Extracted material.
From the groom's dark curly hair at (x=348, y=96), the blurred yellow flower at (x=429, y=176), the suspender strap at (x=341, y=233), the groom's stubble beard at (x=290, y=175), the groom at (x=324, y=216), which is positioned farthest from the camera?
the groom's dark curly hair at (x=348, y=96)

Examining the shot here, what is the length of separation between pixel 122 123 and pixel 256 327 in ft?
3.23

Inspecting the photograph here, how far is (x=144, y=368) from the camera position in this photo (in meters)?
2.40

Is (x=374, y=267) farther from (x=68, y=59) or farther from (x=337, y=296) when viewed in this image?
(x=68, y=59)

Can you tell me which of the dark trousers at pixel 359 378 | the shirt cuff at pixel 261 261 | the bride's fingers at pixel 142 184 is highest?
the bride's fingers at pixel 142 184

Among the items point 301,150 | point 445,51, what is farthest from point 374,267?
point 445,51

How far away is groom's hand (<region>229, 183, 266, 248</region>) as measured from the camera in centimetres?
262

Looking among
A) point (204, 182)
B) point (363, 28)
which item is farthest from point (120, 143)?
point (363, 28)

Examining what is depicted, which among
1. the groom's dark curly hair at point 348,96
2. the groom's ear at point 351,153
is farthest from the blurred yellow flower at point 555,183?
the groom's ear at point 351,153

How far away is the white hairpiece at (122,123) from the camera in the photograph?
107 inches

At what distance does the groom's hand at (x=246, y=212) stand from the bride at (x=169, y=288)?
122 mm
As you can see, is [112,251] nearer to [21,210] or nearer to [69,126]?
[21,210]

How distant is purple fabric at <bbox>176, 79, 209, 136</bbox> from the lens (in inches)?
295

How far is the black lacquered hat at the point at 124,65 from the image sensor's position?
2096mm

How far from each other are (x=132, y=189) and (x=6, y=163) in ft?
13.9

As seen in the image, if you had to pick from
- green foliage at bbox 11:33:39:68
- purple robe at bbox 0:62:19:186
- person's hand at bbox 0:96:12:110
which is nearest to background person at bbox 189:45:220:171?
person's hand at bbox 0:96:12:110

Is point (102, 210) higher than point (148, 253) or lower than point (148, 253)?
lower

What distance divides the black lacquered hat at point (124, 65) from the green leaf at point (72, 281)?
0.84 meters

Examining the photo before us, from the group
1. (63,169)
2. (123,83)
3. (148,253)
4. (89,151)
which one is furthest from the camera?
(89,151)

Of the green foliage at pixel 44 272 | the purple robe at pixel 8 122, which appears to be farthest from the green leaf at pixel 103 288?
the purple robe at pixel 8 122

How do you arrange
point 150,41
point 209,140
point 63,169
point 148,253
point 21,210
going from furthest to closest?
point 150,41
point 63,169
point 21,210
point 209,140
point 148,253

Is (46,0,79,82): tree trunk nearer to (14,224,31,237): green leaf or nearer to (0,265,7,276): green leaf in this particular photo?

The exercise.
Write out all of the material above verbatim, line for line, with nothing changed or left out.

Result of the task.
From the groom's dark curly hair at (x=348, y=96), the blurred yellow flower at (x=429, y=176), the suspender strap at (x=341, y=233), the groom's stubble beard at (x=290, y=175), the groom at (x=324, y=216), which is positioned farthest from the camera?
the groom's dark curly hair at (x=348, y=96)

Examining the shot here, what is the length of separation between pixel 122 123 and pixel 256 327 in ft?
3.23

Inspecting the photograph here, how far is (x=144, y=368) from the camera position in this photo (in meters)?
2.40

Is (x=374, y=267) farther from (x=68, y=59) or farther from (x=337, y=296) when viewed in this image?
(x=68, y=59)

Can you tell me which of the dark trousers at pixel 359 378 | the shirt cuff at pixel 261 261 | the bride's fingers at pixel 142 184 is highest?
the bride's fingers at pixel 142 184

Among the items point 301,150 | point 445,51, what is farthest from point 374,267?
point 445,51

How far away is groom's hand (<region>229, 183, 266, 248</region>) as measured from the camera in centimetres?
262

Looking among
A) point (204, 182)
B) point (363, 28)
which item is farthest from point (120, 143)?
point (363, 28)

Examining what is depicted, which among
1. the groom's dark curly hair at point 348,96
2. the groom's ear at point 351,153
is farthest from the blurred yellow flower at point 555,183?
the groom's ear at point 351,153

How far away is the white hairpiece at (122,123) from the camera in the photograph?
107 inches

At what distance does the groom's hand at (x=246, y=212) stand from the bride at (x=169, y=288)?
122 mm
As you can see, is [112,251] nearer to [21,210] or nearer to [69,126]?
[21,210]

How distant is purple fabric at <bbox>176, 79, 209, 136</bbox> from the lens (in inches)?
295

How far is the black lacquered hat at the point at 124,65 from the image sensor's position?
2096mm

How far from each other are (x=132, y=189) and (x=6, y=163) in ft?
13.9

As seen in the image, if you had to pick from
- green foliage at bbox 11:33:39:68
- purple robe at bbox 0:62:19:186
- person's hand at bbox 0:96:12:110
which is nearest to background person at bbox 189:45:220:171?
person's hand at bbox 0:96:12:110

Is point (102, 210) higher than point (148, 253) or lower than point (148, 253)?
lower

What distance divides the black lacquered hat at point (124, 65) from the green leaf at point (72, 281)?
0.84 meters

Examining the photo before us, from the group
1. (63,169)
2. (123,83)
3. (148,253)
4. (89,151)
which one is furthest from the camera?
(89,151)

Of the green foliage at pixel 44 272 | the purple robe at pixel 8 122, which appears to be farthest from the green leaf at pixel 103 288?
the purple robe at pixel 8 122

How do you arrange
point 150,41
point 209,140
point 63,169
point 148,253
point 21,210
going from furthest to closest?
point 150,41
point 63,169
point 21,210
point 209,140
point 148,253

Is (46,0,79,82): tree trunk nearer to (14,224,31,237): green leaf or nearer to (0,265,7,276): green leaf in this particular photo?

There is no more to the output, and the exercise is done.